The Bears drove to third down and one at midfield and made another “daring” call–a trap to the lone back, Harris. Tame as that play might have been, just as in the Green Bay game Harris burst through a hole, past everyone at the line of scrimmage, and into the clear. He romped 59 yards for a score that put the Bears up 24-20 midway through the fourth quarter. It appeared that, finally, the Bears’ luck might outweigh their inferiority.

“Can Bears stop Carter and Reed?” I jotted in my notebook, and the anxiety was well placed. Johnson threw again and again to Reed and Cris Carter–they finished with 12 and 9 catches on the day–usually to whoever was being guarded by Walt Harris. The Vikes drove to first and goal, but Carter missed a one-handed catch in the end zone, the Vikes committed a costly penalty (negating a touchdown), and Flanigan made a terrific sack, pushing the Vikes beyond the 40-yard mark for a field goal. Greg Davis missed the attempt. But then the Bears were three and out with a cautious series, and the Vikes got the ball back with plenty of time for another drive.

Johnson to Carter, Johnson to Reed–whoever Harris guarded–was it them or was it the defender? The answer came on the winning Minnesota score, a pass to none other than Chris Walsh, guarded by Harris. Or was it Wannstedt’s fault? That final Minnesota score found Harris playing eight yards off Walsh, even though Minnesota had the ball inside the Bears’ 10. Harris, in short, was in a defensive scheme that had him just inside the Bears’ goal line on a play the Vikings had to score on to win. Walsh ran straight at him, cut to the outside–without Harris even touching him–caught the ball, and tumbled over the goal line. The Bears’ defensive coordinator, Bob Slowik, later accepted the blame for sending in the wrong defense.
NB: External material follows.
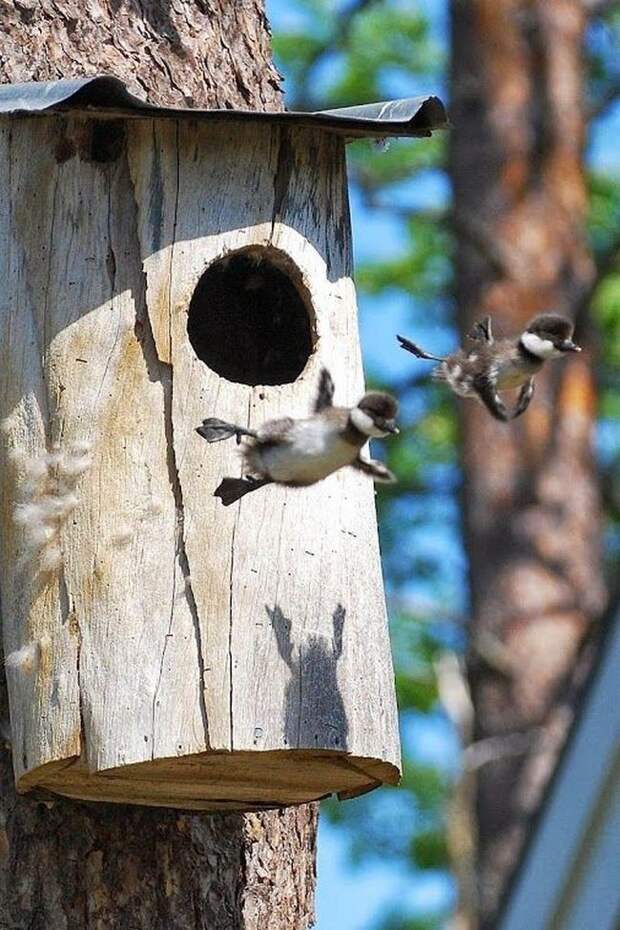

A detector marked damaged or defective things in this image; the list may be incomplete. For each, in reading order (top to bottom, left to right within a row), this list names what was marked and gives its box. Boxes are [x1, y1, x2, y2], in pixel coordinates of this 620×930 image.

There isn’t enough blame to go around for a loss like that–but there soon will be. The Bears have a hellacious schedule that finds them playing their third division rival this weekend–the Detroit Lions here at home–followed by road games against the Super Bowl-contending New England Patriots and Dallas Cowboys. That’s just a warm-up for a home game against Ditka and the Saints in front of a national cable-TV audience, followed by the Pack at home, the Dolphins in Miami, the Washington Redskins back in Chicago, and the Vikings in Minnesota. It’s not out of the question that the Bears could be 0-10 by then, and that would still leave two games against up-and-coming division rivals the Tampa Bay Buccaneers.
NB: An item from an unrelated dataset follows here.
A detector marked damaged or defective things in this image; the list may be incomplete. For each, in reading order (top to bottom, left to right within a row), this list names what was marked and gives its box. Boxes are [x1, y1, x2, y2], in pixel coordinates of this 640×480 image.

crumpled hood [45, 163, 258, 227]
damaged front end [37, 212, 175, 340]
It doesn’t take much to see that Wannstedt’s future–just as if he were a college coach–will come down to one game, the big sudden rivalry with Ditka and the Saints. If he loses that game–and he has already lost to Ditka in the preseason–he’ll be toast. Not even McCaskey will be able to rationalize that one. McCaskey, however, might be able to gloat over one noteworthy achievement: After getting Nike to sponsor the Bears in exchange for putting its trademark swoosh on their uniforms, McCaskey might be able to charge Nike double to take it off.